Excerpt provided —
Search code examples
pythonscikit-learnnlptf-idftfidfvectorizer

Best way to retrieve top tokens in TF-IDF models


How may one go about getting an overview of most important tokens from a SciKit-learn pipeline with the following components:

multinb = Pipeline([('vect', CountVectorizer()),
           ('tfidf', TfidfTransformer()),
           ('clf', MultinomialNB()),
          ])

multinb.fit(X_train, y_train)

Looking for a simple snippet that visualizes/plots the top-weighted tokens overall X)


Solution

  • How about extracting the coef_ of MultinomialNB:

    import pandas as pd
    
    
    multinb = Pipeline([('vect', CountVectorizer()),
               ('tfidf', TfidfTransformer()),
               ('clf', MultinomialNB()),
              ])

Your tasks —
**A)** Decide whether each statement agrees with the thread on retrieving top TF-IDF tokens, answering yes or no and quoting the words of the thread that settle it: (i) The pipeline applies a CountVectorizer and then a TfidfTransformer. (ii) The classifier at the end of the pipeline is a logistic regression. (iii) The proposed solution extracts the coef_ of MultinomialNB.
**B)** In the thread on retrieving top TF-IDF tokens, which library does the solution's code import, and under what alias?
**C)** Write what comes next in the thread on retrieving top TF-IDF tokens, picking up right after the pipeline definition in the solution code.
The records after this point are separate material, unconnected to the thread on top TF-IDF tokens.

Records from a set of spatial questions:
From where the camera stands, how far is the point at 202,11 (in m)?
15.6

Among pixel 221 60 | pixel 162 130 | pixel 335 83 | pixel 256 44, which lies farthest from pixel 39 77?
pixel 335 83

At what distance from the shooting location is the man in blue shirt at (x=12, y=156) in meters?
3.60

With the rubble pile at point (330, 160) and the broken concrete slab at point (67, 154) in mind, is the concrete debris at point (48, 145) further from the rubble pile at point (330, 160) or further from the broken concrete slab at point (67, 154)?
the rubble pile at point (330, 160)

Results of the exercise —
**A)**
(i) Yes: "('vect', CountVectorizer()), ('tfidf', TfidfTransformer())"
(ii) No: "('clf', MultinomialNB())"
(iii) Yes: "How about extracting the coef_ of MultinomialNB"

**B)** It imports pandas under the alias pd.

**C)**
    multinb.fit(X_train, y_train)
    
    token_imp = pd.DataFrame(
        data=multinb['clf'].coef_[0],
        index=multinb['vect'].get_feature_names(),
        columns=['coefficient']
    ).sort_values(by='coefficient', ascending=False)
    
    print(token_imp)
    

    This will give you something like feature importances in descending order. Since token_imp is a dataframe, you can also just view the n most important features by using token_imp.head(n) and visualize them with token_imp.plot.bar()